━━ Extracted entries ━━

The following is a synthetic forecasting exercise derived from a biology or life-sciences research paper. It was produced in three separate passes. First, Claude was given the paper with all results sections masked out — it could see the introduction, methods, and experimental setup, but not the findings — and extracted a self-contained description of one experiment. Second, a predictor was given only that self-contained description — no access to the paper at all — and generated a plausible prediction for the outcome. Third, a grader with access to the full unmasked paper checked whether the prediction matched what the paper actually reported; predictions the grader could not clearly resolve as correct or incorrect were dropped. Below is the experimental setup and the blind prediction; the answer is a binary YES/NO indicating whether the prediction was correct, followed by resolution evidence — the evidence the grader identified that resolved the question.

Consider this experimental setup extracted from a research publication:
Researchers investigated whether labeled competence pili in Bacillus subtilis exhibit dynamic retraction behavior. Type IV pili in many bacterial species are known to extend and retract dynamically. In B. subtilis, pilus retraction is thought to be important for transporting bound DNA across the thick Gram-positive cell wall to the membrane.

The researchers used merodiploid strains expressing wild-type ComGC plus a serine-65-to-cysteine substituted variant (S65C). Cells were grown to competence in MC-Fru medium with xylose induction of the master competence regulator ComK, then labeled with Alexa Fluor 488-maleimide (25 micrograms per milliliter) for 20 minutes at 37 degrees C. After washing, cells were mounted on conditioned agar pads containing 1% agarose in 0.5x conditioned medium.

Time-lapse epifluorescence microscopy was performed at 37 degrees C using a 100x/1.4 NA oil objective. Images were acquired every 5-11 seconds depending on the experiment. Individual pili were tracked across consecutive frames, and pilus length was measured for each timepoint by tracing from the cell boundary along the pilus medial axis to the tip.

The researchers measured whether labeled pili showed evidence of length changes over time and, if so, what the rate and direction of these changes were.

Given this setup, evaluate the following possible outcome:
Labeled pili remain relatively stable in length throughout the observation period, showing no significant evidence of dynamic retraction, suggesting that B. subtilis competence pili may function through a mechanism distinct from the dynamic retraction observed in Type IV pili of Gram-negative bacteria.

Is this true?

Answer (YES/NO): NO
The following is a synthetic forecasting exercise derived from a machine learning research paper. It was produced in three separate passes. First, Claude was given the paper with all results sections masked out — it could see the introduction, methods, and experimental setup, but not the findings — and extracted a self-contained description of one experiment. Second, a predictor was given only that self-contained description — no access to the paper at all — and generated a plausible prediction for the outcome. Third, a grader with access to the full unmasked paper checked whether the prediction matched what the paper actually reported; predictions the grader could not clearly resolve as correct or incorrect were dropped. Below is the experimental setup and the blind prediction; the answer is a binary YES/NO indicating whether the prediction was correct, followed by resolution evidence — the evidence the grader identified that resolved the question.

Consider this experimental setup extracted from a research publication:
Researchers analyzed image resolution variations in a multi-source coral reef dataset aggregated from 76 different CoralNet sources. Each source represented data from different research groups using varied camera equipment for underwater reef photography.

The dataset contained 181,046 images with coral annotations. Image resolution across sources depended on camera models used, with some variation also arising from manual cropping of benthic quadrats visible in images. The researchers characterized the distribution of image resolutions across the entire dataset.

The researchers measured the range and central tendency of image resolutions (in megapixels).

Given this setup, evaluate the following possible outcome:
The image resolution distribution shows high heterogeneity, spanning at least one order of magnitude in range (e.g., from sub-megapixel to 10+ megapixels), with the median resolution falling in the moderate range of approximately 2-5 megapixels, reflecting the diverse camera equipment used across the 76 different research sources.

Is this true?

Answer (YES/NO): NO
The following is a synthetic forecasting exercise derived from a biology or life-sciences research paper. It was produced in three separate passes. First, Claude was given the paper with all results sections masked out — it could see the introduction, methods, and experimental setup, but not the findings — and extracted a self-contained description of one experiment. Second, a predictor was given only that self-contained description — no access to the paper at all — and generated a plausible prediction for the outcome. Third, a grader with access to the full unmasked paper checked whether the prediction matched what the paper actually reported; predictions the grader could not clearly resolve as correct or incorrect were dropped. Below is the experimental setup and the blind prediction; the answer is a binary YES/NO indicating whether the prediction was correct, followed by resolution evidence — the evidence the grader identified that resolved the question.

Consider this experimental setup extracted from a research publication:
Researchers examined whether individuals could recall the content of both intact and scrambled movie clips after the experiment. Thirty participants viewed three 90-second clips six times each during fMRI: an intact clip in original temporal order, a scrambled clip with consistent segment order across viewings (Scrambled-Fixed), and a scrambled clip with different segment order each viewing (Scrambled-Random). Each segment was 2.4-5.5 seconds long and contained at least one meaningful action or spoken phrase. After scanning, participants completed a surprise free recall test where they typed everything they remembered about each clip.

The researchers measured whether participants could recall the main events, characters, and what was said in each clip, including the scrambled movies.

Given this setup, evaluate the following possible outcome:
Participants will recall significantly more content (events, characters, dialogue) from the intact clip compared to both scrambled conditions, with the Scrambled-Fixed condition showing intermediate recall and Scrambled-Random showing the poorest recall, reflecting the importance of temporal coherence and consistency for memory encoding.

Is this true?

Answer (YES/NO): NO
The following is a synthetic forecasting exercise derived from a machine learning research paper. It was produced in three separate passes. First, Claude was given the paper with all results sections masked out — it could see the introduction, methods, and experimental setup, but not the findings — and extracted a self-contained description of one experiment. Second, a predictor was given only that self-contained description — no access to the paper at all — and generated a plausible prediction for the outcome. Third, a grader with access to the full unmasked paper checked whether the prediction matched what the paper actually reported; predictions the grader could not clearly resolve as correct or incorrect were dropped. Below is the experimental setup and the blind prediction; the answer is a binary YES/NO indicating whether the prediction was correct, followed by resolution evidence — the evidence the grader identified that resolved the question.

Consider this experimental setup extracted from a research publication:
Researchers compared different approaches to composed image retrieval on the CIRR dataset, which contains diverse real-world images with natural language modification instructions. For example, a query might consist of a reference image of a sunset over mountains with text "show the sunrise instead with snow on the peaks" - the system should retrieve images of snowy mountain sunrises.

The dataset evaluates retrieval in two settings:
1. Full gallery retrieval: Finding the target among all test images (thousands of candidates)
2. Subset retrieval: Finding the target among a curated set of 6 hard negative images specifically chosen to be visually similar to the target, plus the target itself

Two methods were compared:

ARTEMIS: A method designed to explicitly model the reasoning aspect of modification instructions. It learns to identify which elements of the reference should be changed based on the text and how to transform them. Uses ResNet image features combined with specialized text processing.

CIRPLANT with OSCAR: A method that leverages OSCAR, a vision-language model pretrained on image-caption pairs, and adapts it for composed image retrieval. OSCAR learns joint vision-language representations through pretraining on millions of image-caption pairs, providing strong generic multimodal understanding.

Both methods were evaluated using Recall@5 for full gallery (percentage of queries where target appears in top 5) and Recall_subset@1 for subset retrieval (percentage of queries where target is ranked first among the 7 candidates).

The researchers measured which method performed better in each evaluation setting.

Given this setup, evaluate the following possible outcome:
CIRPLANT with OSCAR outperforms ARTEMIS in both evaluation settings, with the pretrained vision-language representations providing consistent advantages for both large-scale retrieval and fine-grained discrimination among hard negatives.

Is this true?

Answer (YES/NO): NO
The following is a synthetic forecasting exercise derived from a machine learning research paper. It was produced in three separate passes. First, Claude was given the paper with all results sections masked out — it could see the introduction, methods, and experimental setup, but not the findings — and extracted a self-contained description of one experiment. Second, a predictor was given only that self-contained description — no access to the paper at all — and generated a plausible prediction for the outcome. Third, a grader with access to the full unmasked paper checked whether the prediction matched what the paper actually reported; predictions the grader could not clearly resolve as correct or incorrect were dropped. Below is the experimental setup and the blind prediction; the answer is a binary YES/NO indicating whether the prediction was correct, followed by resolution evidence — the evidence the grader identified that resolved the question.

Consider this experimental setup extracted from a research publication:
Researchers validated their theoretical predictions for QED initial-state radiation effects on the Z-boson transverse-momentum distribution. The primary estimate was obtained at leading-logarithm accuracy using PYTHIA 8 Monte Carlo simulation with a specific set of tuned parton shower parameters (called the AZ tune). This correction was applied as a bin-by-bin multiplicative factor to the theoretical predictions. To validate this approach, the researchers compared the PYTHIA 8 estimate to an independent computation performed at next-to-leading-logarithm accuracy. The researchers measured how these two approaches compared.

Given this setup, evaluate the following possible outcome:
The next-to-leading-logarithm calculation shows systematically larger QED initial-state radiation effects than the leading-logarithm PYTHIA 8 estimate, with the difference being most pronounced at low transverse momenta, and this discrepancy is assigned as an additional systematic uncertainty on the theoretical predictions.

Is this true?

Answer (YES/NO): NO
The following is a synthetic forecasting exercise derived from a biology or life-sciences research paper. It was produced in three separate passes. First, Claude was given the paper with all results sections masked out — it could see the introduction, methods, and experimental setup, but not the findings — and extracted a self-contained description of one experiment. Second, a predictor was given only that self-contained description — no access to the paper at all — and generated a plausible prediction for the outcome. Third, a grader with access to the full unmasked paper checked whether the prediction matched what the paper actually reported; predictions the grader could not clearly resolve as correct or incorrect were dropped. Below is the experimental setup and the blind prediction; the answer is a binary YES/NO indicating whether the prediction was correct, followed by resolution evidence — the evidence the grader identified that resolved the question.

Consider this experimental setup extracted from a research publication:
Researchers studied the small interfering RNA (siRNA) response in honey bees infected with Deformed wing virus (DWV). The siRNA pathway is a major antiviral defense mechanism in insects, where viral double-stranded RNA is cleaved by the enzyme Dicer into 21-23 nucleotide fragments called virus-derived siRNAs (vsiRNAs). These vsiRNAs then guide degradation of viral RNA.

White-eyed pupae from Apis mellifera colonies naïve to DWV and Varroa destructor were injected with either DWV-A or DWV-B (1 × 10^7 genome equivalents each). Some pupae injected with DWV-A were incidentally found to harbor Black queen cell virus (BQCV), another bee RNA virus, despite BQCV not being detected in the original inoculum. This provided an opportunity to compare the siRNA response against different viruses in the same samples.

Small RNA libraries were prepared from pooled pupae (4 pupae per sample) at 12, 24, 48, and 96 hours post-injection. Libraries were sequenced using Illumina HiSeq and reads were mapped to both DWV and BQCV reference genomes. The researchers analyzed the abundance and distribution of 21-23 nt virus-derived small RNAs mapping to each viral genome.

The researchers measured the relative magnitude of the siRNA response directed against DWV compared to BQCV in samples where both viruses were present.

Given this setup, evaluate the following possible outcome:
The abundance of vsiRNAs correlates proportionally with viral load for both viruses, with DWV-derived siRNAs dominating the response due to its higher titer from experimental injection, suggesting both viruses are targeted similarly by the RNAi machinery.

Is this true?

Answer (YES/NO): NO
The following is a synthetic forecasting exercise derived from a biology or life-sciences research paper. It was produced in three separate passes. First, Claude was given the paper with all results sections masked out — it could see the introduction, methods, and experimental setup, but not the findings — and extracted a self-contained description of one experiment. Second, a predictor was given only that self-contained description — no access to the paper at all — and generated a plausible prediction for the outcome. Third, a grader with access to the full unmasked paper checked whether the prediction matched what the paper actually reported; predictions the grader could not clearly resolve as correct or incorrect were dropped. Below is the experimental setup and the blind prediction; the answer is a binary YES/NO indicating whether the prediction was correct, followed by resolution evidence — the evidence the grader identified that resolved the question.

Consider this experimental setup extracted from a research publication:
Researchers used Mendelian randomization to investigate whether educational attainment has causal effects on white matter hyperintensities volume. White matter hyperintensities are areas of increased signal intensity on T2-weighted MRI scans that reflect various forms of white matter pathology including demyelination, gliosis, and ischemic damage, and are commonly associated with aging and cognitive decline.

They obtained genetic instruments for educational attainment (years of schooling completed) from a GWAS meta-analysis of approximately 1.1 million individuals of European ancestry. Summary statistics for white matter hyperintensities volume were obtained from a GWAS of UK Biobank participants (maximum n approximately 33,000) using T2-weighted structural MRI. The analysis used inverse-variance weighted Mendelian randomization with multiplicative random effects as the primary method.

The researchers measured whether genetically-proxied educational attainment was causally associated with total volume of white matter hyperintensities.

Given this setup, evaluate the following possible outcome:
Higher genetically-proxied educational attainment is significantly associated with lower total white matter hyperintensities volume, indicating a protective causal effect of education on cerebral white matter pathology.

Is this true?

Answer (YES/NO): YES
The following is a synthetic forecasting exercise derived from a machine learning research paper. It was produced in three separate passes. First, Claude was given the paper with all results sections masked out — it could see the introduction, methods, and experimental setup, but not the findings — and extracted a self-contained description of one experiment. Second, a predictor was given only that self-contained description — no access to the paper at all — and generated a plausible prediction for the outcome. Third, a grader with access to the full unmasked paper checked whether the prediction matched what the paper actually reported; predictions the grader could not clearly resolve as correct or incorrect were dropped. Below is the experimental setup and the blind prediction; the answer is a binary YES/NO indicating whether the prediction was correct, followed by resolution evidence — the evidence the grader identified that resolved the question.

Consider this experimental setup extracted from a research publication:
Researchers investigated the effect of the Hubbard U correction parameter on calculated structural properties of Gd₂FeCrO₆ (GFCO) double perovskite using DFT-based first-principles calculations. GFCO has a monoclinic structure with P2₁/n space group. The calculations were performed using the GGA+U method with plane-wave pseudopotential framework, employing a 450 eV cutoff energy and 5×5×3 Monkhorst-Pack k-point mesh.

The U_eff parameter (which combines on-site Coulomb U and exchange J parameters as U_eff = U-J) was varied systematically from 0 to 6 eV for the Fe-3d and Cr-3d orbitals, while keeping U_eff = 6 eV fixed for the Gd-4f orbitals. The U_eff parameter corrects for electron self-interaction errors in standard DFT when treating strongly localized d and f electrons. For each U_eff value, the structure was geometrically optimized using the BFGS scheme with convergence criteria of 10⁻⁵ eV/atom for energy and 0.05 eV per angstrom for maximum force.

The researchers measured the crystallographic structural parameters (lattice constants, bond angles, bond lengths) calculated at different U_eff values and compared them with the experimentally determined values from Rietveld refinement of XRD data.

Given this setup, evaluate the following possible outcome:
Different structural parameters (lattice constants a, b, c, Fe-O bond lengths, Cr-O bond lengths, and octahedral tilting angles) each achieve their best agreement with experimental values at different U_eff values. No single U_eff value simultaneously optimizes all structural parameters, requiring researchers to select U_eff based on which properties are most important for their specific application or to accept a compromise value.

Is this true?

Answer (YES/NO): NO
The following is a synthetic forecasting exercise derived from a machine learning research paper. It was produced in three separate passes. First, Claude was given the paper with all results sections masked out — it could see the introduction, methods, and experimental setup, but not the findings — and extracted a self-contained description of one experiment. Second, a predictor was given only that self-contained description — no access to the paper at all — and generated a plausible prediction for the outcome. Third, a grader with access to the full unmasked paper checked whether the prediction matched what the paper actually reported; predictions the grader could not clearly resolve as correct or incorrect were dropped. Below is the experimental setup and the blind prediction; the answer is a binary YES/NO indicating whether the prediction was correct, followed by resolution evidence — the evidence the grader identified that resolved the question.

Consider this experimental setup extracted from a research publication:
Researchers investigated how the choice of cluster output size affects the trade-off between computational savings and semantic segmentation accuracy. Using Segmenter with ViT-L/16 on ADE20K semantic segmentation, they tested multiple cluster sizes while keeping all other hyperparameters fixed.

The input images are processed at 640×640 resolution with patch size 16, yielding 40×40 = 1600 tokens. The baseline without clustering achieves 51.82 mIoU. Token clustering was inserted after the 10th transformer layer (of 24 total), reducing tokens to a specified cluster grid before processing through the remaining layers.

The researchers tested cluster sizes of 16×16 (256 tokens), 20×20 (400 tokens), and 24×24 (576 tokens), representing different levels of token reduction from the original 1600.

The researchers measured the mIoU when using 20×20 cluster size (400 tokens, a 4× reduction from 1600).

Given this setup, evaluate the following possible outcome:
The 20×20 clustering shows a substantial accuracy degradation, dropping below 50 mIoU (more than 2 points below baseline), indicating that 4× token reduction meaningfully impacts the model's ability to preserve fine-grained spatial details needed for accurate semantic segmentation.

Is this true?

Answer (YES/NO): NO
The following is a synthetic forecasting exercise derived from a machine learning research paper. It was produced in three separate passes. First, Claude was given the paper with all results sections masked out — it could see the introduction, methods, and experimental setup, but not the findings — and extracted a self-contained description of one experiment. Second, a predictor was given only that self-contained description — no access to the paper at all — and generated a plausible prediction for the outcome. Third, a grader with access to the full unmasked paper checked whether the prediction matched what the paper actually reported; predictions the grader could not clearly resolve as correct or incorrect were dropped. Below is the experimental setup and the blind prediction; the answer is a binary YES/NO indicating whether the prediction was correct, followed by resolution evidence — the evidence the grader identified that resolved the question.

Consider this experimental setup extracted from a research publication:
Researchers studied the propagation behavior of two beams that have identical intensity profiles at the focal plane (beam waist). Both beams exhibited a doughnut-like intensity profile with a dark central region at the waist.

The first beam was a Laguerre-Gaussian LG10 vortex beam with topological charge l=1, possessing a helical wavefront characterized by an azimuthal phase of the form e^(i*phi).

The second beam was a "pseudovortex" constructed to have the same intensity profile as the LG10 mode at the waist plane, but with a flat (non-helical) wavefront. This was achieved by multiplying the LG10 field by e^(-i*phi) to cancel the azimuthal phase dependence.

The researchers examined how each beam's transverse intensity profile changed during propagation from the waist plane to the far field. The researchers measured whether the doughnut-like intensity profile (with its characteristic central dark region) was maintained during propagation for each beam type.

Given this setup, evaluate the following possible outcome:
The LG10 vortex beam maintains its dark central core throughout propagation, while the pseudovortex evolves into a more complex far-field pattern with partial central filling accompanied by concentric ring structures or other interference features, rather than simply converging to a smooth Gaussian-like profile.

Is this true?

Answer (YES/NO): NO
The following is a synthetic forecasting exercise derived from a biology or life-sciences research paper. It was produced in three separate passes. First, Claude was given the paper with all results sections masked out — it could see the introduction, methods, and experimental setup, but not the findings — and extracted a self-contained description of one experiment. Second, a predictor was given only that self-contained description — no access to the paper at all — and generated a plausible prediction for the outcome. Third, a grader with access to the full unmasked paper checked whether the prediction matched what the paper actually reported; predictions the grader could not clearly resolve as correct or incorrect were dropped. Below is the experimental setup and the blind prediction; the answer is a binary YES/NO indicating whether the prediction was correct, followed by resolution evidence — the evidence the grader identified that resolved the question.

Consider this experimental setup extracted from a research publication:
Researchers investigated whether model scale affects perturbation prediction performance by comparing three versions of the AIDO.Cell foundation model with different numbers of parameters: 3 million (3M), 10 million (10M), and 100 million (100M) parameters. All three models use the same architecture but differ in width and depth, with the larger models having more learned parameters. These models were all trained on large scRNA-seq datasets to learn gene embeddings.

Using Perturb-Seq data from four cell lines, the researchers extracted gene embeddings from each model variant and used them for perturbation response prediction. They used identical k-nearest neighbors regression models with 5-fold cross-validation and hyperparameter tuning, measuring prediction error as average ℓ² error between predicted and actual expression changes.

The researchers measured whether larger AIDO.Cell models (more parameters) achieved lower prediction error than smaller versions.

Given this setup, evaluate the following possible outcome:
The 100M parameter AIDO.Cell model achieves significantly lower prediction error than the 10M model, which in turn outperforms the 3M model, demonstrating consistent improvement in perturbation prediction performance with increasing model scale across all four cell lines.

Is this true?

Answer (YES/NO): NO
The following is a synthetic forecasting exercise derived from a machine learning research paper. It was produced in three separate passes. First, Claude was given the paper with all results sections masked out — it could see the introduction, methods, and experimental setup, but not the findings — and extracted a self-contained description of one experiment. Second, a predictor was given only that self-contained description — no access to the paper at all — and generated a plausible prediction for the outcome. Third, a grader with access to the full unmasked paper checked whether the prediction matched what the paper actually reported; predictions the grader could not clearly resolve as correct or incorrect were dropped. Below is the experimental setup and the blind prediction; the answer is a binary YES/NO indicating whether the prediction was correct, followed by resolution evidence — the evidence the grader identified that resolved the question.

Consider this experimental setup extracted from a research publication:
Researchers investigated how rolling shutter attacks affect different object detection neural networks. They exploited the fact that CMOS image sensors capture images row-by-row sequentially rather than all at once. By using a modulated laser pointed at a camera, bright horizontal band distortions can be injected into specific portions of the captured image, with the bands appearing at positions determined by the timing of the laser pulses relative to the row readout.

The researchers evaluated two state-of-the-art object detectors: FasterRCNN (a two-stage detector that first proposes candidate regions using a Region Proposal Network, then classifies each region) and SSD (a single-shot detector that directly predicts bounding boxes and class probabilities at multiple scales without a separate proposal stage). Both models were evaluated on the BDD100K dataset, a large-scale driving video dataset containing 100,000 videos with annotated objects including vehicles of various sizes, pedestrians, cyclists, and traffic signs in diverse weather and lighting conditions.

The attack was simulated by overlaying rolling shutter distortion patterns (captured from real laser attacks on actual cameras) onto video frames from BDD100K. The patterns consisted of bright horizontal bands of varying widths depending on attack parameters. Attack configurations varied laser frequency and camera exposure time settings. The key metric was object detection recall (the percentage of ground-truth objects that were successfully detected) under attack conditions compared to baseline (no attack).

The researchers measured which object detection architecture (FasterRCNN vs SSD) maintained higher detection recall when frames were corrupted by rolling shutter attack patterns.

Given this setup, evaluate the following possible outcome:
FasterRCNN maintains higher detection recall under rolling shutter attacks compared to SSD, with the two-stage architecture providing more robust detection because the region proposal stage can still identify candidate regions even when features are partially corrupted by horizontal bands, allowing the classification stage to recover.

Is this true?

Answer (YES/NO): YES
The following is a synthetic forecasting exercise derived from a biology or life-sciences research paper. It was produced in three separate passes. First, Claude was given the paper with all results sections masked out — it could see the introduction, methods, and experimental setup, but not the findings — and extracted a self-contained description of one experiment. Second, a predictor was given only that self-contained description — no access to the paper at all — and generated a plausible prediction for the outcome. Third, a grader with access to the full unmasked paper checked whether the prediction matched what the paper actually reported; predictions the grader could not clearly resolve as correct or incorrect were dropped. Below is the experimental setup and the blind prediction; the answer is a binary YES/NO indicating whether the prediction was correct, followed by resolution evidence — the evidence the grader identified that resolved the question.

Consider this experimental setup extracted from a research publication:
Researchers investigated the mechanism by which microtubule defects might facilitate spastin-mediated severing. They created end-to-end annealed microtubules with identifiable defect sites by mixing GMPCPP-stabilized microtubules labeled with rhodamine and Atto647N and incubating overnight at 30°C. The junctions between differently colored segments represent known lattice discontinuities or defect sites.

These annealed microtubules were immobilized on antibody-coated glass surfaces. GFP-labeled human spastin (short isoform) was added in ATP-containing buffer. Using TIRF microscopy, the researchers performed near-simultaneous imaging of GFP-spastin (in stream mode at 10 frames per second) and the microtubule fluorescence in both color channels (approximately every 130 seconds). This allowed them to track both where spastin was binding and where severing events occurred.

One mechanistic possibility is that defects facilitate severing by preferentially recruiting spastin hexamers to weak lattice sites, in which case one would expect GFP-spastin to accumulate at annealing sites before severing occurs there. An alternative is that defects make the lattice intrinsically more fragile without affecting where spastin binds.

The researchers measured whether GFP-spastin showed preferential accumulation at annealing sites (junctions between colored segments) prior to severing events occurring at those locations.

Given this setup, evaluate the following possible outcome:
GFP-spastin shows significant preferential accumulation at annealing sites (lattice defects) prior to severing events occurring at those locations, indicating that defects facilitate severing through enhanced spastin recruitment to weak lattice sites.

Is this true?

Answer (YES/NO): NO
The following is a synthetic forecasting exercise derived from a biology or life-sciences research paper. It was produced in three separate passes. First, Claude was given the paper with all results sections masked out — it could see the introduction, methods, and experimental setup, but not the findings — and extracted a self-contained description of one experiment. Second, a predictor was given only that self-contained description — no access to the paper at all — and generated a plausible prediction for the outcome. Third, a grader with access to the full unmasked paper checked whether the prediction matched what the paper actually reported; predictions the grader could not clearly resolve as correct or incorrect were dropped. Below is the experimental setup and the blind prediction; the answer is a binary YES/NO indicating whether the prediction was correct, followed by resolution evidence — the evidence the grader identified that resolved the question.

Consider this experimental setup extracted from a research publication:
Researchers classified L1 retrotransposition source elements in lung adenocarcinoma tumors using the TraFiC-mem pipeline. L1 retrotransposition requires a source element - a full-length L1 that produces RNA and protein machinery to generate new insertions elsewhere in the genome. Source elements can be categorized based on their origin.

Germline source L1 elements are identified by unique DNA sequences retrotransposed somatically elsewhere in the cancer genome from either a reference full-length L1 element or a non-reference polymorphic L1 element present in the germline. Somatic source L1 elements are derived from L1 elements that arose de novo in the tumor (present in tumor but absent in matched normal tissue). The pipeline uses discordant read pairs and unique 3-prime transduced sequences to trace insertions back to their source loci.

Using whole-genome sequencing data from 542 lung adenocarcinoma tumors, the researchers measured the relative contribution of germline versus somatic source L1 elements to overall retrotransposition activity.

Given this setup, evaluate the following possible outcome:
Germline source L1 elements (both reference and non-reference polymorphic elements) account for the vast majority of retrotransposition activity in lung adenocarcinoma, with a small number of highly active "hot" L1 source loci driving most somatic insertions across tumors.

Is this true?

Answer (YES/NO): YES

━━━

### Exercise brief
State how many lines of the listing above include the word "retraction". Give nothing but the number.

### Written response
2